UN agencies have provided humanitarian assistance to over 10 million people this year. We aim to reach 11 million by the end of 2023.
Regrettably, around four million Ukrainians in need cannot be reached in Russian-controlled areas of Donetsk, Luhansk, Kherson and Zaporizhzhia regions of Ukraine due to lack of access. They receive only minimal aid through local actors, in partnership with the UN and international non-governmental organizations.
Humanitarian partners are ready to expand operations in these areas - if given access and adequate support.
The destruction wrought on the country will take years, decades to overcome. The United Nations is actively working towards long-term recovery and rebuilding of the country’s energy sector.
We focus on infrastructure support for energy generation and transmission for the functioning of basic utilities - heating, water, and sewage - in war-affected areas.
In collaboration with the Government of Ukraine, the World Bank, and the European Union, the United Nations has initiated the Third Ukraine Rapid Damage and Needs Assessment. It will guide the Ukrainian Government’s investment priorities for recovery and reconstruction next year.
The previous assessment had estimated recovery costs for Ukraine at over 400 billion US dollars.
We are committed to advancing an inclusive recovery, based on rights and local needs, in communities affected by the war - leaving no one behind.
Regrettably, this war continues to cause often irreversible damage to Ukraine’s education sites and hinder children’s right to education. The Ukrainian authorities have reported that 365 educational institutions were destroyed and at least 3,428 damaged.
We are also concerned about the disregard of international law in the regions of Ukraine currently under Russian control. Russian officials are holding so-called elections, appointing Russian judges, and applying Russian law, even retroactively. Policies aimed at forcefully changing or imposing institutions and identities have far-reaching consequences and are unacceptable.

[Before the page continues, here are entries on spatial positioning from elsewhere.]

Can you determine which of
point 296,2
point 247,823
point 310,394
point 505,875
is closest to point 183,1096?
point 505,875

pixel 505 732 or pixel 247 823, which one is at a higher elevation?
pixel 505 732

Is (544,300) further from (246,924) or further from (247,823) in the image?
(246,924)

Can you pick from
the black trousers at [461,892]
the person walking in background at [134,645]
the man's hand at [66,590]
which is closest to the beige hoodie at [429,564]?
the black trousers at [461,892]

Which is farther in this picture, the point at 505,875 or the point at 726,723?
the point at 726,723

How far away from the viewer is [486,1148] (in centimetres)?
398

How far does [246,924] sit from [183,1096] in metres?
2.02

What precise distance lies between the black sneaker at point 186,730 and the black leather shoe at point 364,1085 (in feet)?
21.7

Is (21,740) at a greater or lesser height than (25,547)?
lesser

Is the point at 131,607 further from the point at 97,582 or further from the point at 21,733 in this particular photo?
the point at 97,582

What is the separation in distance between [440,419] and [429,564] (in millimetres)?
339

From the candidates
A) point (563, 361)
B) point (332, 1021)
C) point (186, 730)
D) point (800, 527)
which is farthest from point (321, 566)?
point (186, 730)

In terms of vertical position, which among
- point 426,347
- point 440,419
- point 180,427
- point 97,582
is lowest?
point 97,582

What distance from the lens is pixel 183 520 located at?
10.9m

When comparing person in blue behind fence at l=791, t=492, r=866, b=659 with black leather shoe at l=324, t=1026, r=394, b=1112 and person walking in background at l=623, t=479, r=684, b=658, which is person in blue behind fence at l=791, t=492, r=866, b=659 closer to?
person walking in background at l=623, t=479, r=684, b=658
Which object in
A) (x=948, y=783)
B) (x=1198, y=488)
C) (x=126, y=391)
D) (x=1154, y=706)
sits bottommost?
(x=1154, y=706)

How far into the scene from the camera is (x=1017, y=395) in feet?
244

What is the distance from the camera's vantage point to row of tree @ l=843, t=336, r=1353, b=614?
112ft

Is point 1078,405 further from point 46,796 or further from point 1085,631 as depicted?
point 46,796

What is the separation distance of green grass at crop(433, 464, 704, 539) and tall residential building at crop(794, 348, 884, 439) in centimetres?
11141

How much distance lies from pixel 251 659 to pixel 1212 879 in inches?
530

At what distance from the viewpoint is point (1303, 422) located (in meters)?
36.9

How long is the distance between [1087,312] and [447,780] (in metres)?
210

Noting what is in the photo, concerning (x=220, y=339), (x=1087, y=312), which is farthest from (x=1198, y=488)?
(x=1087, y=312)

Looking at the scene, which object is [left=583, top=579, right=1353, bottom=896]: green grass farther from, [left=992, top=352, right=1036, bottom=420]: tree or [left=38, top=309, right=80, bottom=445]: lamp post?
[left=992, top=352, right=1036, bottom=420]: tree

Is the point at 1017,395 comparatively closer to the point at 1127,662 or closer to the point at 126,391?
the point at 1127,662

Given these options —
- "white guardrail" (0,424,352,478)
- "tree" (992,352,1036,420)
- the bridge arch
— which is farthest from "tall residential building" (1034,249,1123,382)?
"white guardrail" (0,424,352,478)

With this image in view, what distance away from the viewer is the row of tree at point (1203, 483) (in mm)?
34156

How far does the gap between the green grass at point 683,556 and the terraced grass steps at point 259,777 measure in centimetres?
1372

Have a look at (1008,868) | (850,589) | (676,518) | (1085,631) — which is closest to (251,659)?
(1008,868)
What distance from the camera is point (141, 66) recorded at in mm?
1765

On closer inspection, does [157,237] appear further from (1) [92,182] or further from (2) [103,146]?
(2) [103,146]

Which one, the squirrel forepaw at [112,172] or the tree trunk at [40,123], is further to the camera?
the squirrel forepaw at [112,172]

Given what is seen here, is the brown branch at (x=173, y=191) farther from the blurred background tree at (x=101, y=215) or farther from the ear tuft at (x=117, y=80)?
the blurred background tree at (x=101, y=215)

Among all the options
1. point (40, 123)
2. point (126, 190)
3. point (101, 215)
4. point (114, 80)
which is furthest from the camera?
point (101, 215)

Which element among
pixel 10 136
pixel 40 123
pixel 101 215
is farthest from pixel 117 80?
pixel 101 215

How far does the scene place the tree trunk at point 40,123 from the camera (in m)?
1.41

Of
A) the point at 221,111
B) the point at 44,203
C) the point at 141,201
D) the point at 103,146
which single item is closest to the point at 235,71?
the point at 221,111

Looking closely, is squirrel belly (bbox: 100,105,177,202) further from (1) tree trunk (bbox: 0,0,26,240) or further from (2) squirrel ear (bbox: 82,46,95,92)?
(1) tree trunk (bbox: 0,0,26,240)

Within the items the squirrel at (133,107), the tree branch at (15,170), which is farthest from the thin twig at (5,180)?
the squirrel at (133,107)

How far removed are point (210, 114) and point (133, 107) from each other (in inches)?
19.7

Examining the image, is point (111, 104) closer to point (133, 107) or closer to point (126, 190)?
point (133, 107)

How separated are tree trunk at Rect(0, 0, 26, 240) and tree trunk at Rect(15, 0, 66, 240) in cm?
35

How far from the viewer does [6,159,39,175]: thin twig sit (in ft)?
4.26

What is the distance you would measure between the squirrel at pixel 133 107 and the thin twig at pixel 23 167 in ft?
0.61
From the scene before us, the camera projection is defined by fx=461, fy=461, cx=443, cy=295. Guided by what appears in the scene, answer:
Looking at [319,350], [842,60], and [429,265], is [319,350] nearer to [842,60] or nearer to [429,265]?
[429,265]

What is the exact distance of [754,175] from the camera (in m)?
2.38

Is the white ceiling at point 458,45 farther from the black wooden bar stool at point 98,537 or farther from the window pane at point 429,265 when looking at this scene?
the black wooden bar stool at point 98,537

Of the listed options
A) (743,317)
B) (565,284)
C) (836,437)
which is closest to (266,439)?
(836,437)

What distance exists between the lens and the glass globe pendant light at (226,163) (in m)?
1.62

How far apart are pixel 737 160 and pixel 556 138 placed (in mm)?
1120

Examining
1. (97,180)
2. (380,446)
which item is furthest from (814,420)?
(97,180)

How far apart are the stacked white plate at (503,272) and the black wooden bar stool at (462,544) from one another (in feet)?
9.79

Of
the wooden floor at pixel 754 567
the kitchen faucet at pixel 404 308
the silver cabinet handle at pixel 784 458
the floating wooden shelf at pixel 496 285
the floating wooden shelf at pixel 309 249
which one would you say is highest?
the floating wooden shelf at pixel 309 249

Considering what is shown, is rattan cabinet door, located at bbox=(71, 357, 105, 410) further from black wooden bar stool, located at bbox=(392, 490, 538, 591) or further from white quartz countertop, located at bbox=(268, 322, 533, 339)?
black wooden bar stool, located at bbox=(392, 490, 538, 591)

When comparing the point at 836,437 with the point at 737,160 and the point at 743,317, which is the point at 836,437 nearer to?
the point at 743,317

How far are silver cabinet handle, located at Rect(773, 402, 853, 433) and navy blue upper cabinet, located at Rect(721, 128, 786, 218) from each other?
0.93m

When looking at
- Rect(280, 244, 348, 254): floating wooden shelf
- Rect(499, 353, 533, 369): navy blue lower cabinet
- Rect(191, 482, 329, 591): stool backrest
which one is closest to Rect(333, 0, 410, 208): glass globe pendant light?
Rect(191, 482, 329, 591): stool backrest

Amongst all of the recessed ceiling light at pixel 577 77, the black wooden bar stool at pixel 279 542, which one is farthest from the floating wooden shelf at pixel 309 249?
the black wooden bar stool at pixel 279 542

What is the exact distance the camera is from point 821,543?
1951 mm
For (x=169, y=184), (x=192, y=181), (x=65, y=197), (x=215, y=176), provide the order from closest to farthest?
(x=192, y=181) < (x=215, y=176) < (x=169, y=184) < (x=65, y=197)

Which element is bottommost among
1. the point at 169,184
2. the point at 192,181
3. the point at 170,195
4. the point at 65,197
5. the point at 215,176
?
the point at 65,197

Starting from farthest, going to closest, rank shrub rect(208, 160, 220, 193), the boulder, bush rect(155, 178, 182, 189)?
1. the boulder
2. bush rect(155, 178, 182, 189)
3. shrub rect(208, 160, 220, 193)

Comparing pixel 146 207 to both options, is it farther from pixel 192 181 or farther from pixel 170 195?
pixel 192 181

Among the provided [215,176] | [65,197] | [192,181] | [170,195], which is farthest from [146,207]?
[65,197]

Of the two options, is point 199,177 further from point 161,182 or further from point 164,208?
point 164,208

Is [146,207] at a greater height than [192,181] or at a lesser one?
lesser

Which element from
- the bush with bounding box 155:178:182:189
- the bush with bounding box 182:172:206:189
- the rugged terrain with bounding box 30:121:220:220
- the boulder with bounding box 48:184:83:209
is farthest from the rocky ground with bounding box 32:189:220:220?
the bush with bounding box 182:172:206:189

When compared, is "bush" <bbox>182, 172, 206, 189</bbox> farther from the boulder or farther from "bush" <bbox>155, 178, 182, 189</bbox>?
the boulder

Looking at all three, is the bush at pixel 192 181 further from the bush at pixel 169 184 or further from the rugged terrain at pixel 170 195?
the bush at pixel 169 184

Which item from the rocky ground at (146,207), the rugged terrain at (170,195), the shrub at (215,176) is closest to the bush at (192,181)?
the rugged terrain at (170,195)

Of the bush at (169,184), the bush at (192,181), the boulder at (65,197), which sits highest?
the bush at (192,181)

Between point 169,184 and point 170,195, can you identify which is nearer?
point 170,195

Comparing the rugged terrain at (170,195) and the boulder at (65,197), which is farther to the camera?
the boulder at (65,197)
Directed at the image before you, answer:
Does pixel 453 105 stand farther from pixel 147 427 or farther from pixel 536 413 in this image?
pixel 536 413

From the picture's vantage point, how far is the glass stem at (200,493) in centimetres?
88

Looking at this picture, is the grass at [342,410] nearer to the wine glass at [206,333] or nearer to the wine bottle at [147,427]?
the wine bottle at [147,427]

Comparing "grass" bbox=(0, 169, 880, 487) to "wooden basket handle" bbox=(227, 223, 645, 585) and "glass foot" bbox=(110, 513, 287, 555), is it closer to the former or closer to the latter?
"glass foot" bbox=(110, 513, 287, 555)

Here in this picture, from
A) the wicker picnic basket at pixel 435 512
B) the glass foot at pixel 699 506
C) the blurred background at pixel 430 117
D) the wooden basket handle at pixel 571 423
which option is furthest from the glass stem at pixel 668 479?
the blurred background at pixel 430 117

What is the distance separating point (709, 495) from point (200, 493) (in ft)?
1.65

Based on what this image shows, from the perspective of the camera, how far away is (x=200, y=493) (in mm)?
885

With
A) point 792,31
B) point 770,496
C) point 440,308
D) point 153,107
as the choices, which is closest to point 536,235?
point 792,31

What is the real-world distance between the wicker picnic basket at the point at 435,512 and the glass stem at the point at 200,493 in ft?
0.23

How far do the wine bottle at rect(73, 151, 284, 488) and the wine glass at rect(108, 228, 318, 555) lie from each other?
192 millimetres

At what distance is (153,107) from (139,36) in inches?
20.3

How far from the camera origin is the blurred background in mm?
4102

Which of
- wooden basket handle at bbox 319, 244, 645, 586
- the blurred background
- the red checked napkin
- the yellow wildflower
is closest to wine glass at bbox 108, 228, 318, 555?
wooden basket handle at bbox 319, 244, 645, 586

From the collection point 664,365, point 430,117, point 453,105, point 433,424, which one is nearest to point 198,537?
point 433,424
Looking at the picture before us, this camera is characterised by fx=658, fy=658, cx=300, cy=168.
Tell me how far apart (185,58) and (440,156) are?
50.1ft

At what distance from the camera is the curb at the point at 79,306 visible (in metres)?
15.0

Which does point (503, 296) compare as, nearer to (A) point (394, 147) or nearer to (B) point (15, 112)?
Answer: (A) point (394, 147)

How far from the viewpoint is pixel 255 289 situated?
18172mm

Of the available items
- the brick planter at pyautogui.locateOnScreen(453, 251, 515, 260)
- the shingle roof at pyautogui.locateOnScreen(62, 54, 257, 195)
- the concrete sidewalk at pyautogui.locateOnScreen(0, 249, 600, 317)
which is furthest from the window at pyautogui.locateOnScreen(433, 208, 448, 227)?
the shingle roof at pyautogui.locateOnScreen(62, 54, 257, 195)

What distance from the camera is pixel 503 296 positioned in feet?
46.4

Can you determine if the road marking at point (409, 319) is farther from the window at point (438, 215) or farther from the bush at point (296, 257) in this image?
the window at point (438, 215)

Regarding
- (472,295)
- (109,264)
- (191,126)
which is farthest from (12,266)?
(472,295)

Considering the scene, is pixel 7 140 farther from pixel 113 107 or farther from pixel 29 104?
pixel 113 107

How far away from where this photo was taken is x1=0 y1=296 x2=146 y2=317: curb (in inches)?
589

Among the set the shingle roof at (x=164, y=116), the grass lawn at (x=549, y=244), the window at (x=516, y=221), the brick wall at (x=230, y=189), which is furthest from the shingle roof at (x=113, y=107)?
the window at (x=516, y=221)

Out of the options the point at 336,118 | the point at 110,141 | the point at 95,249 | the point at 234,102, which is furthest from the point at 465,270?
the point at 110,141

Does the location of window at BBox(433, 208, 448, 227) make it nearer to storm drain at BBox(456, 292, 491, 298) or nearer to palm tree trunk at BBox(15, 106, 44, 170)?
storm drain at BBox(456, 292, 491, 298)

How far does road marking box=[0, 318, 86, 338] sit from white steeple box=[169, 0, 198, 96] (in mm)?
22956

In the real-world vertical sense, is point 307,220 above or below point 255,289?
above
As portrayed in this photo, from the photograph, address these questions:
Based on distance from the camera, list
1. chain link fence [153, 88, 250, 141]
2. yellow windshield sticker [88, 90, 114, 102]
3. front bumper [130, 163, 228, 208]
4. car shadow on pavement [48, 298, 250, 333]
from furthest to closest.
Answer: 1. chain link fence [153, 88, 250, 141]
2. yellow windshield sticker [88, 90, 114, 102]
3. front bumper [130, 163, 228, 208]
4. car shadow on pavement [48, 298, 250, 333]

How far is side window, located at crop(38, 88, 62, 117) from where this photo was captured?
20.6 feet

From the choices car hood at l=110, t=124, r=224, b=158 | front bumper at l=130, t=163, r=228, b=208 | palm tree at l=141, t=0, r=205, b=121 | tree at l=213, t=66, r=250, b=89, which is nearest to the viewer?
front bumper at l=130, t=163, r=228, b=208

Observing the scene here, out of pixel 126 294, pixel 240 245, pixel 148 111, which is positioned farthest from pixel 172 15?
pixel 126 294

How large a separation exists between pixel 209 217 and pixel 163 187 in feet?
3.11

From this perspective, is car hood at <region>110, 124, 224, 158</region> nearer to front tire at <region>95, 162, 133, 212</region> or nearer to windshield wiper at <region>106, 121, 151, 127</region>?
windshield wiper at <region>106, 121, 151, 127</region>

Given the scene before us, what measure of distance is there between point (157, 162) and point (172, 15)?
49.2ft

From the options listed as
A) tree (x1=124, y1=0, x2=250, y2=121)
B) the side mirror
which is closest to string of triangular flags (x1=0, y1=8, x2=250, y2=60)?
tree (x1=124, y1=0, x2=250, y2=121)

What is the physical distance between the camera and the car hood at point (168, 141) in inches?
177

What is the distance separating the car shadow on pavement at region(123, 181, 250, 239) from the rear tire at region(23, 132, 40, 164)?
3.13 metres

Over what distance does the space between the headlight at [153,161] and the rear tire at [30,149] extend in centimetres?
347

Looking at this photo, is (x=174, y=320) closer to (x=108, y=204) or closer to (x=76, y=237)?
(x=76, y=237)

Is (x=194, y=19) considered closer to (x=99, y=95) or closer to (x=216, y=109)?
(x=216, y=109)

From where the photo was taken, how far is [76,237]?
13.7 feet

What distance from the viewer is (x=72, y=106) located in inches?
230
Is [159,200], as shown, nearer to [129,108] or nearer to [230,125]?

The UN Human Rights Office has also continued to document cases confirming that the use of torture has been widespread in the context of arbitrary detention in territories of Ukraine that are currently under Russian control.
Accountability for all violations of human rights must be ensured, in line with international norms and standards.
In September, the Secretary-General urged all countries to do their part to prevent further escalation in Ukraine, and to lay the foundations for sustainable peace. Instead, attacks have increased and conditions on the ground deteriorated.
While prospects for peace may seem distant, and the risk of further escalation looms, urgent efforts must be undertaken to minimize the impact on civilians.
Amidst global challenges and crises, the international community must sustain its focus on Ukraine and end the suffering caused by this war.
As the Secretary-General underlined, peace in Ukraine must remain a priority - a just and lasting peace, in line with the Charter, international law, and the resolutions of the General Assembly. We remain ready to support all meaningful efforts to that end.